MtGox salted passwords cracked - rakkhi
http://pastebin.com/NDm7XihA

======
andrewcooke
i suspect some people here don't really know in any detail how password
cracking works.

you start with a dictionary. a good dictionary combines multiple passwords,
slang, common patterns of keys on the keyboard, and old, known, passwords (so
all the entries here will be added, for example).

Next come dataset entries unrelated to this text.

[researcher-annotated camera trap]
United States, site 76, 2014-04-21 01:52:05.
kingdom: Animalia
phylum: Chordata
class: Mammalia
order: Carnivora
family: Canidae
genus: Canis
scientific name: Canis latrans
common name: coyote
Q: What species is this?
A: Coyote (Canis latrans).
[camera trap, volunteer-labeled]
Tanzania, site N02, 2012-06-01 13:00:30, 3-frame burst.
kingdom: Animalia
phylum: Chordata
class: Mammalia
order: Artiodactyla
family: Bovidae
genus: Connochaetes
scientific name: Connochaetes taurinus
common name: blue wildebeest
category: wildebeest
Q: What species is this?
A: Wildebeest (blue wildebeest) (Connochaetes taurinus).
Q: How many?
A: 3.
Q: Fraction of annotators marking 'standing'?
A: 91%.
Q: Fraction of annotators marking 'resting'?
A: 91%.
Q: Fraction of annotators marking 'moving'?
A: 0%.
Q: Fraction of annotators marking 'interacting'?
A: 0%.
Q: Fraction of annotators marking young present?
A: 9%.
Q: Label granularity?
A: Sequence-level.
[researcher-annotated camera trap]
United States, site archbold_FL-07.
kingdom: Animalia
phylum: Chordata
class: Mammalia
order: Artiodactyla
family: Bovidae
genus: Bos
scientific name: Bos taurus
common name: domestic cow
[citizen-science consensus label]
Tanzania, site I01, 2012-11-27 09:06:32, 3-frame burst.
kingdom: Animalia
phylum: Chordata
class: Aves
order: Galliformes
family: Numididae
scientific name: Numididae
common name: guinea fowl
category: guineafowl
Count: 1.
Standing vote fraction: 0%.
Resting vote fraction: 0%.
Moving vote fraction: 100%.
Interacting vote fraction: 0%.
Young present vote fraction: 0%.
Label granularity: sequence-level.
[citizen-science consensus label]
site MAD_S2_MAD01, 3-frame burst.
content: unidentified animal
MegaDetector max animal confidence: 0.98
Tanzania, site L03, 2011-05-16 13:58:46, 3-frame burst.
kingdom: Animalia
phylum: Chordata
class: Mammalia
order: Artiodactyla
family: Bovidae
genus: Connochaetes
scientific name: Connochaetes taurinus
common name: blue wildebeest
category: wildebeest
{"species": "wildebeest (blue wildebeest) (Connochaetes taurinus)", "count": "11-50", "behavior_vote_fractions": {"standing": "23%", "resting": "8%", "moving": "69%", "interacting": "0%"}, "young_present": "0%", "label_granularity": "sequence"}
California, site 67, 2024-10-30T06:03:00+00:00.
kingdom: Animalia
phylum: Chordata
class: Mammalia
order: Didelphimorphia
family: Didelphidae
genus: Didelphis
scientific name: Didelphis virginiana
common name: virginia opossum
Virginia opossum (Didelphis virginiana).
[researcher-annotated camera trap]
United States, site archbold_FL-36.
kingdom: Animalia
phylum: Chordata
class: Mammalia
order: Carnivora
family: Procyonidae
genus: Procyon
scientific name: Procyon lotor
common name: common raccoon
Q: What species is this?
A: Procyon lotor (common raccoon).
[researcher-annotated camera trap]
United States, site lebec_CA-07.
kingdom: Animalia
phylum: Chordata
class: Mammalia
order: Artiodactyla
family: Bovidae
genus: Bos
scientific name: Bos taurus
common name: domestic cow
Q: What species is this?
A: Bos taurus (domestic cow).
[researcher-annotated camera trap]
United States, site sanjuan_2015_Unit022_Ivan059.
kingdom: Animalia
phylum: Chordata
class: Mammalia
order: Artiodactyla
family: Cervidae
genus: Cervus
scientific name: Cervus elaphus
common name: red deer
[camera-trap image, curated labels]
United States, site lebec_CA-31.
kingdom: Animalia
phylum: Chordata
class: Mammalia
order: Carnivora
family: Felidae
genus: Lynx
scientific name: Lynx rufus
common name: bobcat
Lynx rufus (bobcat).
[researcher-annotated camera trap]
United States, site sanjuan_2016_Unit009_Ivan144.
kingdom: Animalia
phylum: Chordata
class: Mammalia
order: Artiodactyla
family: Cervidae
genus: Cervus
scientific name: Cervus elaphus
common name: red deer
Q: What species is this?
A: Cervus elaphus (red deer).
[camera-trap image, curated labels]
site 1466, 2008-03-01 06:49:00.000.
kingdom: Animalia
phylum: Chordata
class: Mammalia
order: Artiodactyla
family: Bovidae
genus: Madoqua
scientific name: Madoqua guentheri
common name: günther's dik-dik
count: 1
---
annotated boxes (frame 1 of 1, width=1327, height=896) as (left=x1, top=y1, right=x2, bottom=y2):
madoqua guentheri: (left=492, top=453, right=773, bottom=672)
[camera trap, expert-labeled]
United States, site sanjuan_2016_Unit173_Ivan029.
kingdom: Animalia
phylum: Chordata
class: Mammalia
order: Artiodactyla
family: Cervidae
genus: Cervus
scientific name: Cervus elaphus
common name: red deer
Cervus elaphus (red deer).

but that's just the start. the cracking programs also have rules. in simple
terms these can be "shift to upper case" or "combine two words from
dictionary" or "reverse word" or "replace "e" with "3". and there are common
sets of rules that people develop (and test) that do standard transformations
like automatically making passwords "leet", or extending with common sequences
(123), etc.

and you can automate this. so something like hashcat will generate _random_
rules and apply them to the dictionary. because the rules are written so that
they can be composed this is surprisingly powerful and probably explains some
of the "harder" cracks on this list.

the only way to beat this, then, is to use random passwords (for example, as
generated by keepass) and to make them large enough that just running through
every combination doesn't work.

on size: what is important is the number of available combinations. systematic
cracking - trying every possible combination - still uses common characters
first so "size" is a combination of character variety _and_ number of
characters. again, something like keepass makes this easy.

finally, note that on some old or poorly maintained systems, you may be
restricted (perhaps without knowing) to 8 characters. then using a wide range
of characters is _critical_.

i know this is obvious to many, but some of the comments about "hard"
passwords made me think it might be useful...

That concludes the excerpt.